For the next 90 minutes, the State Theatre became an outpost of Tongan cultural pride, faith and joy, and we were all feeling the māfana (see the film and you’ll know what I mean). Red, White and Brass tells the story of possibly the most unlikely marching band ever, created in New Zealand in the lead-up to the 2011 Rugby World Cup. As the film itself says, “Straight up, this actually happened”.

What also happened is that most of those involved were members of Wellington’s Wesleyan Tongan congregation, so viewers get to see everyday people of faith in a modern movie depicted with humour and love, and it’s just gold.

Co-writer Halaifonua Finau was a central figure in the original story, and is recreated here as Maka, a brash young guy who is desperate to go to the Tonga v France World Cup match but can’t get tickets. So, he hatches a plan to form a marching band with his Tongan churchmates in order to get a gig as pre-match entertainment and see the game that way. The only problem is they can’t play the instruments, and there’s only six weeks until the game.


Crazy? Just a little bit.

The best part is, the group’s determination to see the game morphs into a desire to represent the Tongan community with pride in their culture. Even though Maka, the son of the church’s minister, is pretty self-focused and not good at pitching in, his great plan won’t work unless everyone thinks and works together – including him.

The band is a mess and they’re using plastic bottles to practise their embouchures, but God will provide, Maka says. Amazingly, he does – and a few mildly miraculous things happen along the way as we’re taken along for a hilarious and joyous ride.

Halaifonua Finau’s real-life pastor father and his mother appear as Maka’s parents, and they’re natural performers: funny and faithful, impatient and godly, sometimes all at once. The mainly Tongan cast wholeheartedly shares their story and their life with us, and in watching we become part of this community, wrapped up in a huge cultural embrace.

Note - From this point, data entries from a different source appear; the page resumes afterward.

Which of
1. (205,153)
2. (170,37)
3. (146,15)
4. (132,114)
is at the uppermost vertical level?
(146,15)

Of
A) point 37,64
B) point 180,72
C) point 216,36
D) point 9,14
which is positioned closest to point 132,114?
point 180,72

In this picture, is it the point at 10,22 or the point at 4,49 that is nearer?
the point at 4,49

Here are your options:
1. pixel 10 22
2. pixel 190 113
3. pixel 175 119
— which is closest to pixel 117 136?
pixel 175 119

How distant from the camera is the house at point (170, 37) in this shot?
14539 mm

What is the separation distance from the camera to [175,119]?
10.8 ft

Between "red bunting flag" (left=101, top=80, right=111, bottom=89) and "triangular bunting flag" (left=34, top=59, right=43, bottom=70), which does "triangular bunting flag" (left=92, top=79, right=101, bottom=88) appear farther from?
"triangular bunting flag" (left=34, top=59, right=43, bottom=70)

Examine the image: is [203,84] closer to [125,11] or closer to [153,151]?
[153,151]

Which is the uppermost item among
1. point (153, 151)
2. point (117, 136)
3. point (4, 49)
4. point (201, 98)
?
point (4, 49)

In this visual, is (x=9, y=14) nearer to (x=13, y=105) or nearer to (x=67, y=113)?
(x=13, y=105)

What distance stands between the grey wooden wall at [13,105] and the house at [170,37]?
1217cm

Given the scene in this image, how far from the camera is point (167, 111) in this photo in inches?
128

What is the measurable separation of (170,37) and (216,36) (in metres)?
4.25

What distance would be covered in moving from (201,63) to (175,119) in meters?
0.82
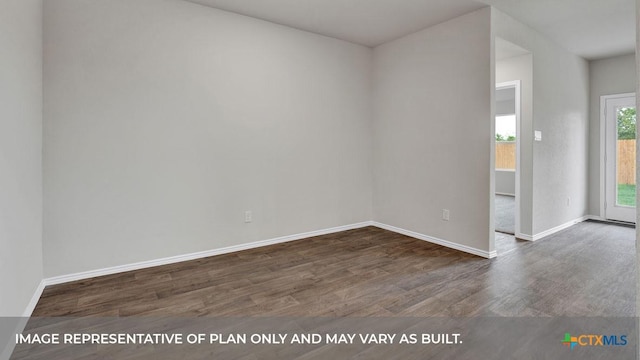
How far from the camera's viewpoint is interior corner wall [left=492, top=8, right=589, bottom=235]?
12.8 ft

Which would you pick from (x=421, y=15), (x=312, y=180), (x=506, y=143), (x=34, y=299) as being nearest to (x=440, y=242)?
(x=312, y=180)

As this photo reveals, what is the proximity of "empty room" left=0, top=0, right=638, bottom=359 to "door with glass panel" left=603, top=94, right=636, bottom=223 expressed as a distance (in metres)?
0.03

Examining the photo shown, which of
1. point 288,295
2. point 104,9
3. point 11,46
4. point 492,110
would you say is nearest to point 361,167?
point 492,110

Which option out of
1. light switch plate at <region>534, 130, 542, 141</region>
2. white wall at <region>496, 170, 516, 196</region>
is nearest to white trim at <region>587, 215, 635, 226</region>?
light switch plate at <region>534, 130, 542, 141</region>

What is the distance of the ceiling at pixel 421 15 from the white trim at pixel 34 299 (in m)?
2.96

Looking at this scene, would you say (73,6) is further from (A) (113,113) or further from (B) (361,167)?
(B) (361,167)

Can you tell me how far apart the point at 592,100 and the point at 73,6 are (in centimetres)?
710

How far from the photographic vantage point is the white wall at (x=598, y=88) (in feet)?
15.8

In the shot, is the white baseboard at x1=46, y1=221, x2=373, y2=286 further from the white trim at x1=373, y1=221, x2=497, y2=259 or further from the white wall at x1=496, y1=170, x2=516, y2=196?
the white wall at x1=496, y1=170, x2=516, y2=196

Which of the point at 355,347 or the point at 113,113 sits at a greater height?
the point at 113,113

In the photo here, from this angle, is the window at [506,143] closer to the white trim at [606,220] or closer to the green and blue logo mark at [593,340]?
the white trim at [606,220]

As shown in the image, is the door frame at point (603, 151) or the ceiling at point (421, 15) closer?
the ceiling at point (421, 15)

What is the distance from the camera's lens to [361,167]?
15.4ft

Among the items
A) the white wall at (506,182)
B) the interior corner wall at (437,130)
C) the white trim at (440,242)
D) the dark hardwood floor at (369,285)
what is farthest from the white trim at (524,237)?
the white wall at (506,182)
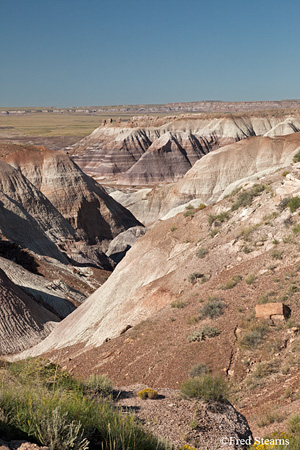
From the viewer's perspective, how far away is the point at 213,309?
1274cm

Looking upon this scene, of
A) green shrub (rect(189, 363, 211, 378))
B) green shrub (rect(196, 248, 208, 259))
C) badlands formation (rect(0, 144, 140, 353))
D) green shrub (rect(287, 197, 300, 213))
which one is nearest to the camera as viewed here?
green shrub (rect(189, 363, 211, 378))

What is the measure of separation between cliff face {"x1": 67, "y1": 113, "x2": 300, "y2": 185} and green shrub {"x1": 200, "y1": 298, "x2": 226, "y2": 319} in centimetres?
7933

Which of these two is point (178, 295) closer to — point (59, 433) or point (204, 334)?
point (204, 334)

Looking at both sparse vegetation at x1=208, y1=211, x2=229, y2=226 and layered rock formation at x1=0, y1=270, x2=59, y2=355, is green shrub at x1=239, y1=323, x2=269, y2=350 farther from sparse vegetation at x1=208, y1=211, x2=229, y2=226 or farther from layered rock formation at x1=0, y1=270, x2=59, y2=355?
layered rock formation at x1=0, y1=270, x2=59, y2=355

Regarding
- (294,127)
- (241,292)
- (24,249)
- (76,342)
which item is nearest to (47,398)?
(241,292)

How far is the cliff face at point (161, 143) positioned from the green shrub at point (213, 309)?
7933cm

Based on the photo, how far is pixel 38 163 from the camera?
58.0 meters

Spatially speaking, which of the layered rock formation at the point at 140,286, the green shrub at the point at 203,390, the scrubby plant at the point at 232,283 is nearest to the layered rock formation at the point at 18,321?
the layered rock formation at the point at 140,286

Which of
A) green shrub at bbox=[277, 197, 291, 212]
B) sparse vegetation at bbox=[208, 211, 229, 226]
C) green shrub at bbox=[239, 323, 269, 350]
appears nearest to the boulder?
green shrub at bbox=[239, 323, 269, 350]

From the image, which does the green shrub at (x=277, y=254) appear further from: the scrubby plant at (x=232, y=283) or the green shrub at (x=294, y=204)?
the green shrub at (x=294, y=204)

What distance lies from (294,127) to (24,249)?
6769 centimetres

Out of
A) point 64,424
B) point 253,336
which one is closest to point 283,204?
point 253,336

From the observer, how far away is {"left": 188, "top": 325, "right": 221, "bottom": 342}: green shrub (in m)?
11.8

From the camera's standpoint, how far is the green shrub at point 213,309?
12.6 metres
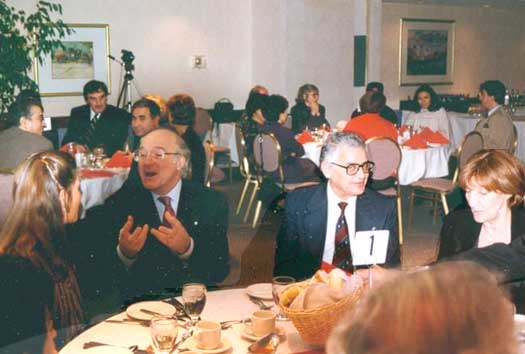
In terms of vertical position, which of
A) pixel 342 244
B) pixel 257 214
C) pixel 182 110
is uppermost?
pixel 182 110

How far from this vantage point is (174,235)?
3.74 meters

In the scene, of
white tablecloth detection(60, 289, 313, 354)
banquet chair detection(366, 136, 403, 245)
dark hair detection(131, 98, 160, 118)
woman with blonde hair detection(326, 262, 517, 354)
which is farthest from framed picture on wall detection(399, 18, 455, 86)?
woman with blonde hair detection(326, 262, 517, 354)

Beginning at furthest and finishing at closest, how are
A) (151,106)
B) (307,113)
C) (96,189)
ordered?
(307,113) → (151,106) → (96,189)

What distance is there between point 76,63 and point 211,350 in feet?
21.6

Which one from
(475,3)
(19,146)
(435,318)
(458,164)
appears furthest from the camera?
(475,3)

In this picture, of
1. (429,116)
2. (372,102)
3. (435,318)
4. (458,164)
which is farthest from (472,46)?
(435,318)

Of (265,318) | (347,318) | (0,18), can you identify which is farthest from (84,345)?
(0,18)

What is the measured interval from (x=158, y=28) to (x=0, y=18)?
3190 millimetres

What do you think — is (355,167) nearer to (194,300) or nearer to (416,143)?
(194,300)

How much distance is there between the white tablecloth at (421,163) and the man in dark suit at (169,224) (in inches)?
78.2

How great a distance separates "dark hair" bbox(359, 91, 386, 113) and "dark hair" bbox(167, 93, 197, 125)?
140cm

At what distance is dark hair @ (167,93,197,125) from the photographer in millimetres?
4852

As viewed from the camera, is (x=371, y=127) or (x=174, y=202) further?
(x=371, y=127)

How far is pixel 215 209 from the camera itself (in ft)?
11.9
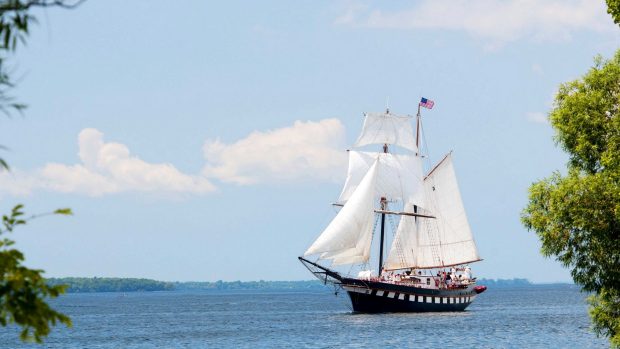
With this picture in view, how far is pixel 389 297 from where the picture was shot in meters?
99.4

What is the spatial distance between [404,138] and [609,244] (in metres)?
82.9

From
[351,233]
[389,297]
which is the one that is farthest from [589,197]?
[389,297]

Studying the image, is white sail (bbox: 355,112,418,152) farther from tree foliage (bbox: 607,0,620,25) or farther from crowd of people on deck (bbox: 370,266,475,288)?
tree foliage (bbox: 607,0,620,25)

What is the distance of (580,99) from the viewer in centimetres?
2831

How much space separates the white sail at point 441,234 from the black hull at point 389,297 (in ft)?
14.5

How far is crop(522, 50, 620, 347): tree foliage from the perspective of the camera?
26984mm

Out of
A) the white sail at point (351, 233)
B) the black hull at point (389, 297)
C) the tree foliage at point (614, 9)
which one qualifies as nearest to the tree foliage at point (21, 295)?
→ the tree foliage at point (614, 9)

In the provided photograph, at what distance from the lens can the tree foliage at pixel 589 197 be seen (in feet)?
88.5

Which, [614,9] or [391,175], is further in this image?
[391,175]

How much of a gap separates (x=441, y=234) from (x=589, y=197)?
8116cm

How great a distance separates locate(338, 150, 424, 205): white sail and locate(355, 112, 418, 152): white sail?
4.79 feet

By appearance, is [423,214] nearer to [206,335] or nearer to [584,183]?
[206,335]

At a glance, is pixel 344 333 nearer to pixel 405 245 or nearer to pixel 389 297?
pixel 389 297

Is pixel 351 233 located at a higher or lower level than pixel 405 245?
lower
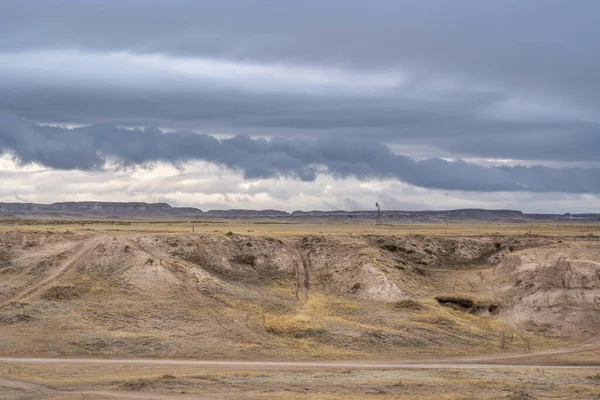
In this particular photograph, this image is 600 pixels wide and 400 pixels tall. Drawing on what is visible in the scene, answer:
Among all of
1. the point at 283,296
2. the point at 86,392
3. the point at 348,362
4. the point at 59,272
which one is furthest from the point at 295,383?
the point at 59,272

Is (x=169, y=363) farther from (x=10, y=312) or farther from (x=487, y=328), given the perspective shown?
(x=487, y=328)

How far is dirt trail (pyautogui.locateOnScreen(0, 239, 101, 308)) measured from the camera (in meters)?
79.6

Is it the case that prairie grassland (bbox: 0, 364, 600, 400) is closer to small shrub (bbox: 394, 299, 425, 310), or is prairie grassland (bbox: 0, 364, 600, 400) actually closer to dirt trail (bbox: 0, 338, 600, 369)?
dirt trail (bbox: 0, 338, 600, 369)

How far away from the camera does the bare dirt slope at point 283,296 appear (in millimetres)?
72938

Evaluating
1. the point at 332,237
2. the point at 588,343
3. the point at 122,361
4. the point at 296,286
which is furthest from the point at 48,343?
the point at 588,343

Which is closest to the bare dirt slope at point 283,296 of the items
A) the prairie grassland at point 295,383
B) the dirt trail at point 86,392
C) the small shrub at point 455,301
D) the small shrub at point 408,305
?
the small shrub at point 455,301

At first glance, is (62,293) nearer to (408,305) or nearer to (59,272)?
(59,272)

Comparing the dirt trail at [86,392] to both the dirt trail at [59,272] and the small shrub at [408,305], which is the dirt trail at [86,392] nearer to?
the dirt trail at [59,272]

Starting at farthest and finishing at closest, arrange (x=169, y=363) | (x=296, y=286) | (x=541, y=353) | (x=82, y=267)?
(x=296, y=286)
(x=82, y=267)
(x=541, y=353)
(x=169, y=363)

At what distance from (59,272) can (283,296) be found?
22964 millimetres

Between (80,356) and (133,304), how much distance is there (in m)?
12.3

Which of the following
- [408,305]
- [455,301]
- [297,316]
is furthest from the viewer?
[455,301]

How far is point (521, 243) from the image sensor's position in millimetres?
105625

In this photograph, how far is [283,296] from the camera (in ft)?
289
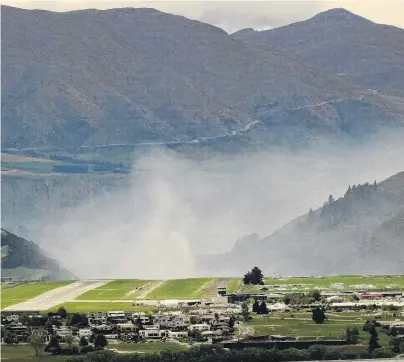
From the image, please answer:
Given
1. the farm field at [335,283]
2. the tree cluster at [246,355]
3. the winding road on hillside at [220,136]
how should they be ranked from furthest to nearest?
the winding road on hillside at [220,136] < the farm field at [335,283] < the tree cluster at [246,355]

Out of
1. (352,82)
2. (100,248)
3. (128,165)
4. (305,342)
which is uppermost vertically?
(352,82)

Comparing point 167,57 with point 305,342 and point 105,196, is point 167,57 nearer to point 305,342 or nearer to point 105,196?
point 105,196

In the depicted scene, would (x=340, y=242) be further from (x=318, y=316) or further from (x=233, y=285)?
(x=318, y=316)

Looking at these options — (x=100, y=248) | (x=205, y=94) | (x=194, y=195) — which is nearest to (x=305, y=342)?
(x=100, y=248)

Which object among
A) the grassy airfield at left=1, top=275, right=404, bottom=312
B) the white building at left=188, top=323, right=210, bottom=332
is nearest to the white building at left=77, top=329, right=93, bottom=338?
the white building at left=188, top=323, right=210, bottom=332

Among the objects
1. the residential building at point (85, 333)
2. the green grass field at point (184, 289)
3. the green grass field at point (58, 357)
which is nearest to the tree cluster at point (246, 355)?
the green grass field at point (58, 357)

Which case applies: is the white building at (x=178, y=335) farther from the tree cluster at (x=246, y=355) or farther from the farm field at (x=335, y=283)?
the farm field at (x=335, y=283)
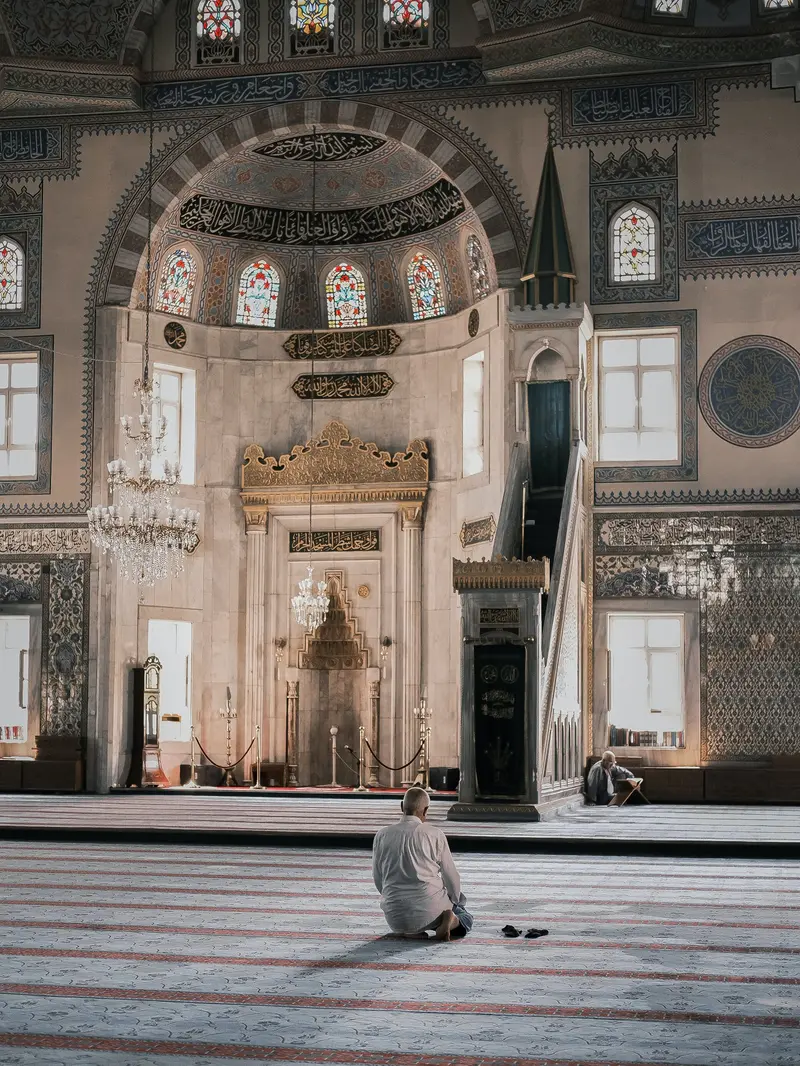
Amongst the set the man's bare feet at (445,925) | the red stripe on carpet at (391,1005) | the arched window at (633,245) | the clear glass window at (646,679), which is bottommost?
the red stripe on carpet at (391,1005)

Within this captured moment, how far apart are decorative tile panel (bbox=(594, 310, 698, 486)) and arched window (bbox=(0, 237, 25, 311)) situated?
191 inches

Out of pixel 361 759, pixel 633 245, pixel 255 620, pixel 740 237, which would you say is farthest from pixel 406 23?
pixel 361 759

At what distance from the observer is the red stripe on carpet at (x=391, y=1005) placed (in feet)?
11.5

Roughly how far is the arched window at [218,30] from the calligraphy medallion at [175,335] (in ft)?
7.44

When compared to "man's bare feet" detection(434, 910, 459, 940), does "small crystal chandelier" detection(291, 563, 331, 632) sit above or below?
above

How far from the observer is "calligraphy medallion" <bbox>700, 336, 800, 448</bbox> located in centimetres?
1174

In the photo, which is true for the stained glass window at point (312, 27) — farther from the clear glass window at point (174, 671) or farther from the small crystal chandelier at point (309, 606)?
the clear glass window at point (174, 671)

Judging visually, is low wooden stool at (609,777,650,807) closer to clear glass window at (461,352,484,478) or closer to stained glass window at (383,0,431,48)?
clear glass window at (461,352,484,478)

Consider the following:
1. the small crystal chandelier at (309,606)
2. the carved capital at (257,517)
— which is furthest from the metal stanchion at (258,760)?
the carved capital at (257,517)

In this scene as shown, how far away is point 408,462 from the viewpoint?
13.6 meters

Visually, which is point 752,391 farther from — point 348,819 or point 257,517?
point 348,819

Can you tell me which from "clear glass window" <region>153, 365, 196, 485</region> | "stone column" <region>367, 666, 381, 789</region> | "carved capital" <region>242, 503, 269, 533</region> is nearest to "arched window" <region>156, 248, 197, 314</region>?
"clear glass window" <region>153, 365, 196, 485</region>

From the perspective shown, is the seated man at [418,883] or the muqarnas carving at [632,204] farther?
the muqarnas carving at [632,204]

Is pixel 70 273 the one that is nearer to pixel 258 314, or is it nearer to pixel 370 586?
pixel 258 314
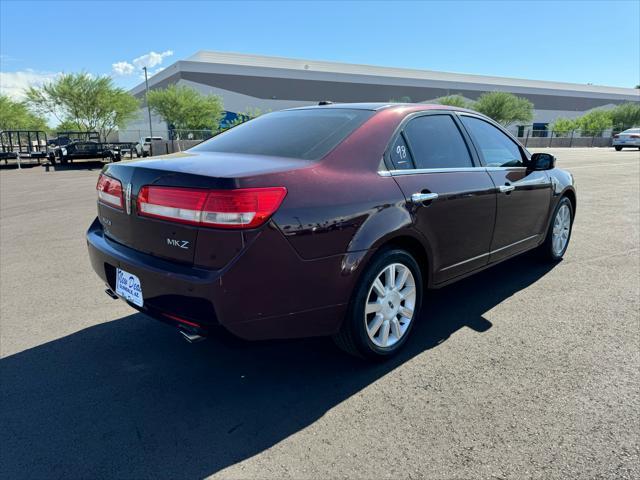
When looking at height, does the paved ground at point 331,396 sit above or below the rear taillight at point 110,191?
below

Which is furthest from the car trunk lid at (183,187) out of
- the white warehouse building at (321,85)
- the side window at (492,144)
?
the white warehouse building at (321,85)

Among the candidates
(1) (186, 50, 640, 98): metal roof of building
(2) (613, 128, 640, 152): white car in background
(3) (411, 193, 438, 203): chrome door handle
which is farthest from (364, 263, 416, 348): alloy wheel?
(1) (186, 50, 640, 98): metal roof of building

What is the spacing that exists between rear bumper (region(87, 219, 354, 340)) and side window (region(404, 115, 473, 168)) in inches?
45.7

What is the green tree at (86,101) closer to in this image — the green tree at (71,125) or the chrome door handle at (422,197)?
the green tree at (71,125)

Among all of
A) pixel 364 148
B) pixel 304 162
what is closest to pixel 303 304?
pixel 304 162

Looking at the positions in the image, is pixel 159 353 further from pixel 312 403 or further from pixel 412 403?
pixel 412 403

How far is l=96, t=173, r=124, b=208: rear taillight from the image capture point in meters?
2.75

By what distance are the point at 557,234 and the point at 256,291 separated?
13.5 ft

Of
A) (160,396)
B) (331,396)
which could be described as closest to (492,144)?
(331,396)

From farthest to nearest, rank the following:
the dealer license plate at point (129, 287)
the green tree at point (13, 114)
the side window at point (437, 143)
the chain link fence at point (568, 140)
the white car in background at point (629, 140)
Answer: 1. the chain link fence at point (568, 140)
2. the green tree at point (13, 114)
3. the white car in background at point (629, 140)
4. the side window at point (437, 143)
5. the dealer license plate at point (129, 287)

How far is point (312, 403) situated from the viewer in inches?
102

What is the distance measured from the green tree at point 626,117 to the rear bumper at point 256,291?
258 feet

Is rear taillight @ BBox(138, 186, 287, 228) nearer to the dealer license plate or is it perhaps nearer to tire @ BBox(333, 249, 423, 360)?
the dealer license plate

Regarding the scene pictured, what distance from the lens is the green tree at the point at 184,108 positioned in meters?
48.6
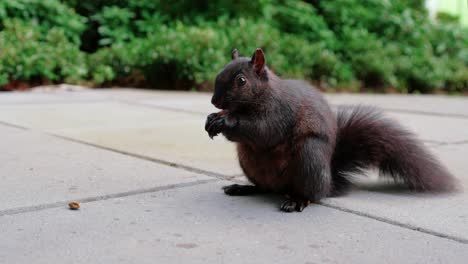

To say more would be to give away too much, but the fact that a film has been made of this journey should give you a clue as to how things play out. To watch the band sing Jesus’ praises in Tongan before they go out and perform is worth the price of admission alone.

To put it simply, Red, White and Brass provides old-school entertainment that is heartfelt, uncomplicated and a ripping good time. You’ll love it.